Nov. 18, 2019
Nov. 19, 2019
For 180 years, the University of Missouri has pioneered new advances in education. We taught the first course on engineering west of the Mississippi River, and our world-class School of Journalism developed the revolutionary Missouri Method of learning by doing. As our community continues to evolve, so do our learning practices and resources. From a collection of dime novels to 3D scanners, on campus and online, our faculty, staff and students constantly expand the ways we all learn and research.
Join Chancellor Cartwright on this week’s Inside Mizzou podcast as he talks with Navadeep Khanal, e-learning librarian and web development administrator; and Courtney Gillie, a library information specialist who recently earned a master’s from MU in information science and learning technologies, library and information science. They discuss how Mizzou’s comprehensive learning resources and technologies help our community excel — inside and outside the classroom.
Moderator: [00:00:10] From the classroom to the cornfield, journalism to SEC athletics, the University Missouri worked 52 weeks a year, every year. This is Inside Mizzou — real stories, real discoveries and real impact of the Mizzou community. Today’s episode is called, “Learning in the 21st Century.” For 180 years, the University of Missouri has provided students a world-class learning environment. But as our student population continues to evolve, so do our learning practices and resources. From a collection of dime novels to 3-D scanners, on campus and online, Mizzou continues to expand the ways our community learns and researches. What does it take to ensure everyone can access the critical resources they need to succeed in today’s digital age? And how do these steps enable our incredible students, faculty and staff to change the world? Joining Chancellor Cartwright to talk more about this are Courtney Gillie, a library information specialist and a recent graduate with a master’s in Information, Science and Learning Technologies, Library and Information Science. Courtney also served as a graduate assistant in Mizzou’s Comic Art Collection. And Navadeep Khanal. Nav is MU’s e-learning and web development librarian. Thank you all for being here.

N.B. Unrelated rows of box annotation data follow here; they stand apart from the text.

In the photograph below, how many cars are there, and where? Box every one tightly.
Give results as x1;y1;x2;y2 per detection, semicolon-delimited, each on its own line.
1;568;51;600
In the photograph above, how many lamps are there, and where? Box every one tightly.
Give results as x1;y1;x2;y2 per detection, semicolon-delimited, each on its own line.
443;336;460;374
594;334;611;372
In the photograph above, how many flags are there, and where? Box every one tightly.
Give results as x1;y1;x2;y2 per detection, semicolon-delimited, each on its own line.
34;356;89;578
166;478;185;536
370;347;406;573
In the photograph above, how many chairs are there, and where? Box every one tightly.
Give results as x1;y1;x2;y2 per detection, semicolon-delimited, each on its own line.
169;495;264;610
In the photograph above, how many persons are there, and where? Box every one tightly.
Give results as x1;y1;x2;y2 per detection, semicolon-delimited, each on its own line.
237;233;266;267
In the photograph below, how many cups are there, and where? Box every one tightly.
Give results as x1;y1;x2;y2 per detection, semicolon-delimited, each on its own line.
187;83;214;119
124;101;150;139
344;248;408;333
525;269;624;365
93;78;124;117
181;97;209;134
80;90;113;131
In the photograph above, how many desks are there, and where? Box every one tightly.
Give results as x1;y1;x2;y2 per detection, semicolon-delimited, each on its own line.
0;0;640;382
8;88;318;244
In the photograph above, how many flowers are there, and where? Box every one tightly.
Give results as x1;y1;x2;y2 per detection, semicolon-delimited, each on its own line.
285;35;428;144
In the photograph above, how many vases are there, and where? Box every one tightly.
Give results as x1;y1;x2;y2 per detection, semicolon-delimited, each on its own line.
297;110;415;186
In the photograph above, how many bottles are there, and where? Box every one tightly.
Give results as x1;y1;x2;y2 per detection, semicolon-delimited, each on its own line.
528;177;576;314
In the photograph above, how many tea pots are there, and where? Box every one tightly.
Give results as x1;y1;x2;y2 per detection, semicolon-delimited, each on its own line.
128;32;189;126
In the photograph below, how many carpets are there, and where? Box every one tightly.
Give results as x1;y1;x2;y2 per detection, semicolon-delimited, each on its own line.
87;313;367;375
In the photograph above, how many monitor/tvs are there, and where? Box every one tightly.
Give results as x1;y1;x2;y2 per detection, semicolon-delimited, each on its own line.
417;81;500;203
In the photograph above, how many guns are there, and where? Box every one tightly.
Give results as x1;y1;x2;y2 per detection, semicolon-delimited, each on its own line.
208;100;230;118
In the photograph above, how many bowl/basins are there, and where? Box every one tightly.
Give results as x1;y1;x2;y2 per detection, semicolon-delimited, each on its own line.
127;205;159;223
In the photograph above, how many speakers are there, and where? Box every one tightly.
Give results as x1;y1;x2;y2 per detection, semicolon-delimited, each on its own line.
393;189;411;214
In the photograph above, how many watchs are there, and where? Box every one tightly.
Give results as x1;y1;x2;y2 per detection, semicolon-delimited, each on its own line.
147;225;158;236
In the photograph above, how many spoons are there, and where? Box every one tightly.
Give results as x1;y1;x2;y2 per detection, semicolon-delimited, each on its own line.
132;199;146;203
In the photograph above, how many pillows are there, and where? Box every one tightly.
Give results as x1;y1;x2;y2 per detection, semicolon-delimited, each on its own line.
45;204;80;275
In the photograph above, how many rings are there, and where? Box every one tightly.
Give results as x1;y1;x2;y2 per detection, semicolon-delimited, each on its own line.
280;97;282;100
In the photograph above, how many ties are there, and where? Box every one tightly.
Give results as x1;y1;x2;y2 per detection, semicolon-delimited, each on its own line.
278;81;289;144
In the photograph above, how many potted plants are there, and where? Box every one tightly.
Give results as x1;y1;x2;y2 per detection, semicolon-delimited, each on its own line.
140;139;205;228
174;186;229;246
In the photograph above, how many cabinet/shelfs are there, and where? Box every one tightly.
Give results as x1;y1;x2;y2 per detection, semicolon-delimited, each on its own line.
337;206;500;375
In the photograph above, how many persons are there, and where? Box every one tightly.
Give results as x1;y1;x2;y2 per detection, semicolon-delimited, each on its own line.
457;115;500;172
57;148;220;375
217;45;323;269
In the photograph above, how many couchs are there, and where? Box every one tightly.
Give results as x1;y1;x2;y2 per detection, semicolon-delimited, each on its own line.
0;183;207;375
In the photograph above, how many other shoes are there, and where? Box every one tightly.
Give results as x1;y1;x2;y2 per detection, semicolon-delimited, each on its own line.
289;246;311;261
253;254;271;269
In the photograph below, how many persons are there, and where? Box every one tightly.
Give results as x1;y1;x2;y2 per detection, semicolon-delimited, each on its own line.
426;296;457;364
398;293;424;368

Everyone: [00:01:25] Thank you for having us.
Moderator: [00:01:27] So, Chancellor Cartwright, we’re starting with you today. When it comes to student learning, Mizzou has a tradition of innovation. In fact, the School of Journalism developed the hands-on Missouri Method over 100 years ago that remains a staple of our students’ educations. Can you talk a little bit about why it’s important that universities continue to rethink the best way students can learn?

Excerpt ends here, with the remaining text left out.